You want to be financially responsible, but all the advice you can find on finances seems to be aimed at those with assets like retirement funds, houses, and stock. The financial advice aimed at your age group is often vaguely condescending, suggesting that maybe if you drank less coffee, you’d already be on your way to having your first million. This article will serve you more than just ways to reduce tax season stress.
Instead, the goal is to increase overall, sustainable financial fitness. While avoiding small expenditures that add up over time isn’t terrible advice, it can be helpful to get started on your new, financially responsible life with some guidelines that understand where you are and what you need.
The Truth About Credit Cards
There’s a standard line about credit cards that you absolutely shouldn’t use, but this is only sort of true. You can use credit cards as long as you pay them off monthly. You also shouldn’t have a lot of them because it can affect your credit score if it looks like you could take on a lot of debt relative to your income.
However, credit cards can be helpful for points, travel miles, and cash back perks. If there’s something you need to pay for and you currently do not have the cash, a personal loan is a better option than credit cards. You can usually find out quickly whether you are eligible for a personal loan, and most of them have better interest rates than credit cards.
In Case of Emergencies
In your 20s, it’s common to fall back on your family if you have a financial emergency. The problem with this is that not everyone has a family who can help or wants the help of their family. While it’s good to have a family as a backup if you need them, a more independent and responsible approach to preparing for emergencies is to start building an emergency fund for yourself.

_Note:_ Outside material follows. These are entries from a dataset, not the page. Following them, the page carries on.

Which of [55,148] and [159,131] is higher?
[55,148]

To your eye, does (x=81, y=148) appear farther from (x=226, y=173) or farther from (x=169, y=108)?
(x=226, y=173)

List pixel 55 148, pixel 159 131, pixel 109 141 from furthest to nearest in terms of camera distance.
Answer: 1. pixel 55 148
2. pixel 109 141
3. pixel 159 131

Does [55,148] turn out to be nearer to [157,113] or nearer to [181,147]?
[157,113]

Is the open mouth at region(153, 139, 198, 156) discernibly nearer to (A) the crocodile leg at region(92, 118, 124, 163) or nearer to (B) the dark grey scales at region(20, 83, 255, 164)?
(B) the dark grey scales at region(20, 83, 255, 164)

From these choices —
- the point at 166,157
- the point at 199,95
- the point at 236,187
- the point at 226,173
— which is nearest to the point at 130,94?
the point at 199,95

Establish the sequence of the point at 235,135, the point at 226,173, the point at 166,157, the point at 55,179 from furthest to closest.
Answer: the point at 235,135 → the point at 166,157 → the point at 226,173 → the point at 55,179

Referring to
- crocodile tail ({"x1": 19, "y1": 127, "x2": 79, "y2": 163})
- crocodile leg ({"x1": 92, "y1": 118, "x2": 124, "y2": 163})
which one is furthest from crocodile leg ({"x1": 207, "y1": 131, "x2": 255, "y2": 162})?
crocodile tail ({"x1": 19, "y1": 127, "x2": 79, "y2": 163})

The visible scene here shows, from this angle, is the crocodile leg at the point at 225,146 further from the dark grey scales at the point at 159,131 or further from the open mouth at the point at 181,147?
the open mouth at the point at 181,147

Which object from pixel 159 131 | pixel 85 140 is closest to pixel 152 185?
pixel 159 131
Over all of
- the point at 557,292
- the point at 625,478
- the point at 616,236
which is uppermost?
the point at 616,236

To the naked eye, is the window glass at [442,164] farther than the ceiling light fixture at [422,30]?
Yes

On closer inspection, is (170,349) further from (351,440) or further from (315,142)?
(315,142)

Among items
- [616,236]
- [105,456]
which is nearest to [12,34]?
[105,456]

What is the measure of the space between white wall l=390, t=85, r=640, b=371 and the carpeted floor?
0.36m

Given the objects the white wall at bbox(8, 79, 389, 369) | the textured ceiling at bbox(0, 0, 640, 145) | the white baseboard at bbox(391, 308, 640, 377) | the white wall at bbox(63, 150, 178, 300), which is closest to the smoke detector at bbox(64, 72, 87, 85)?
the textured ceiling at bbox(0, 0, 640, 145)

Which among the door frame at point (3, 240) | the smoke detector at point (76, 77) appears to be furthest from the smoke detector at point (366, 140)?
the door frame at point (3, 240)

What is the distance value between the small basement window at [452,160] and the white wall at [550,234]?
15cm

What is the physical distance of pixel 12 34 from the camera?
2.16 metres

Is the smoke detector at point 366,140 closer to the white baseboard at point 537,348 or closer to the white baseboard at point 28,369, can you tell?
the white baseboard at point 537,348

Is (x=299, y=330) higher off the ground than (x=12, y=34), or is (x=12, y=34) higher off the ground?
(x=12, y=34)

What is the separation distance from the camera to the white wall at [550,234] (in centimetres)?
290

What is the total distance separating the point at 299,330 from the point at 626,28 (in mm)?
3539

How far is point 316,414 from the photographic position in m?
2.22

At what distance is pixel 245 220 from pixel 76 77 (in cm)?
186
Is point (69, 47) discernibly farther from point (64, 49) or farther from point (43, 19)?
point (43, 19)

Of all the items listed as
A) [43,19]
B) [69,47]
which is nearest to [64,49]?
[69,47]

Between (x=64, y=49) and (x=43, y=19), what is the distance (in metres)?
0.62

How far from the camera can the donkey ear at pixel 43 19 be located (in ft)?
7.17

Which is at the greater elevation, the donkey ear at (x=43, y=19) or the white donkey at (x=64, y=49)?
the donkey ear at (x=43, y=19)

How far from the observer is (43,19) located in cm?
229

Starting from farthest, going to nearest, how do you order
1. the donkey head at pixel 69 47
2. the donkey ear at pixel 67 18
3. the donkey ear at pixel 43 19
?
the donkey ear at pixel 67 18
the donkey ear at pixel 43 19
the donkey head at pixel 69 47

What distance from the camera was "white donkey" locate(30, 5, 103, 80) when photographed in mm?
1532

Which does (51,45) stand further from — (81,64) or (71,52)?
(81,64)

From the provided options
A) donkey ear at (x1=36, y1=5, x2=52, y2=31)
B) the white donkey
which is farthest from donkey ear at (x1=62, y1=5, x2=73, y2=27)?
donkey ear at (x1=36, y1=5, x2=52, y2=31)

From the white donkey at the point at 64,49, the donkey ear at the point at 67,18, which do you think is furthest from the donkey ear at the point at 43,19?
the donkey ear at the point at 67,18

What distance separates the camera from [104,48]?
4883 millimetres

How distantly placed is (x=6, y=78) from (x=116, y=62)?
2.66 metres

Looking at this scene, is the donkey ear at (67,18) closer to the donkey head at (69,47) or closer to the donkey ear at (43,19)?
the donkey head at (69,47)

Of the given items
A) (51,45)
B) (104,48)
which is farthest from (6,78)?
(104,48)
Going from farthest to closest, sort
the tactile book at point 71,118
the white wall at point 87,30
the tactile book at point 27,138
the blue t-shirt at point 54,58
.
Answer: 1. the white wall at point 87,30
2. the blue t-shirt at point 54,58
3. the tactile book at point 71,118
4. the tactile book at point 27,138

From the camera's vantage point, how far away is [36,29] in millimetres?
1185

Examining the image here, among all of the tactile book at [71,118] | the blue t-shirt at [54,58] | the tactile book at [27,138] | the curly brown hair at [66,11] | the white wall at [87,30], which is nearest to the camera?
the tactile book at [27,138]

It would help if you kept this in a savings account or another account that allows you to get to it instantly. Conventional wisdom says you should have enough in it to cover three, six, or even a year of expenses. If you’re young, in relatively good health, and don’t have dependents or many financial obligations, somewhere in the three-to-six-month range is probably safe for you to aim for, but it could take years to save up even this much in some cases. To start with, set a goal of just $500.
What About Retirement?
You might think much don’t have a lot of money as it is, retirement seems like a million years away, and the world is uncertain, so why put money away in a retirement fund? The good news is that saving even a little money for retirement regularly throughout your 20s can make a big difference because the value of that money is likely to increase exponentially. It might seem like a sacrifice, but you won’t have to hit retirement age to be glad you did it. Even in your 30s and 40s, you’ll be thankful that you started a nest egg when you were young.